According to a redacted version of the charge sheet provided to Military.com, the Army says Manning wrongfully placed classified video and documents onto his personal computer and added unauthorized software onto a secret government network computer. The Army also alleges that Manning then transferred video and documents, including more than 50 classified U.S. State Department cables, to unauthorized sources.

Manning is assigned to the 2nd Brigade Combat Team, 10th Mountain Division.

The Army reportedly eyed Manning as a suspect after he boasted to a former computer hacker that he was the source of the Wikileaks video.

On the gun camera video, the helicopter crew with the 227th Aviation Regiment mistakenly identified a camera held by the Reuters photographer as a rocket-propelled grenade. The video also showed the Apache crew firing on wounded individuals and a van that stopped to help the injured. Several people in the van were killed and two children were injured.

The Army eventually cleared the Soldiers involved in the attack.

Since the video was put online, Wikileaks founder Julian Assange had reportedly gone into hiding as stories circulated that the Pentagon was hunting for him and that his whistleblowing website had been crumbling.

Wired, which has closely followed Assange's operation, recently reported that the site's secure submission page -- which has permitted sources to send documents to Wikileaks -- "stopped working after the site failed to renew its SSL certificate, a basic web protection that costs less than $30 a year and takes only hours to set up," the magazine said.

Earlier reports indicated Assange was preparing to release thousands of classified State Department cables that Manning also had reportedly sent him. The release never occurred. But one of the counts against Manning is that he pulled from a secret government network computer more than 150,000 diplomatic cables.

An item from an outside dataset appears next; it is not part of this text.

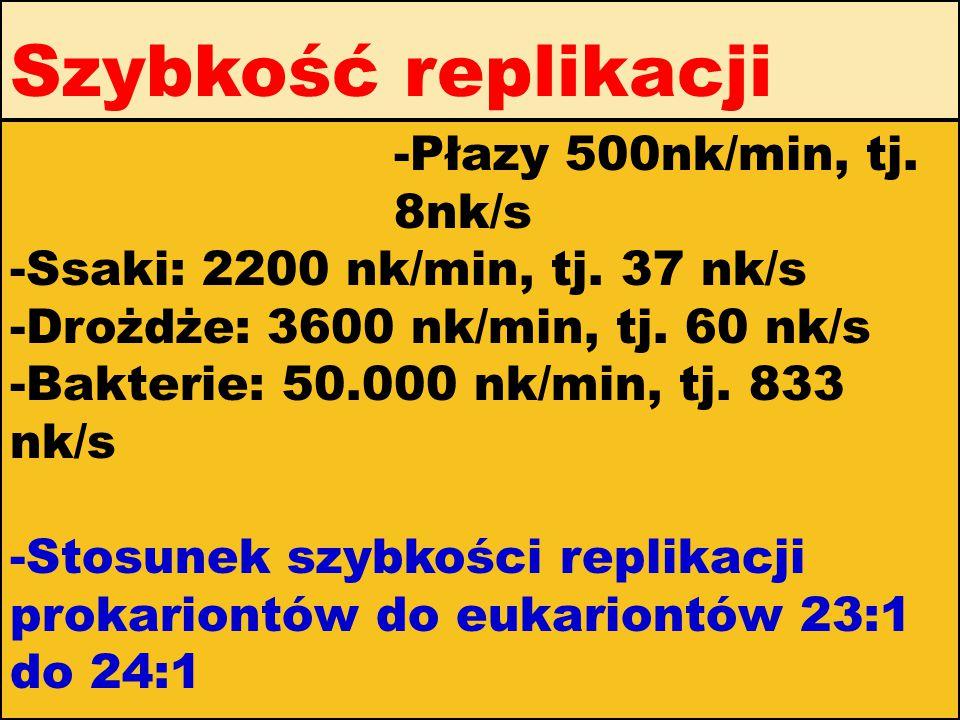 Szybkość replikacji -Płazy 500nk/min, tj. 8nk/s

He faces a separate count of accessing a State Department cable entitled "Reykjavik 13." The charge sheet does not explain "Reykjavik 13," though a New York Times article speculates it is one from a January 13 conversation between U.S. deputy chief of mission in Iraq, Sam Watson, and Iceland's leadership over financial losses in the banking industry.

In all, Manning faces 12 counts of illegally accessing or passing on information to unauthorized sources, according to the Army. All the allegations occurred between November 2009 and May 2010.

In a statement, the Army said the criminal investigation remains open.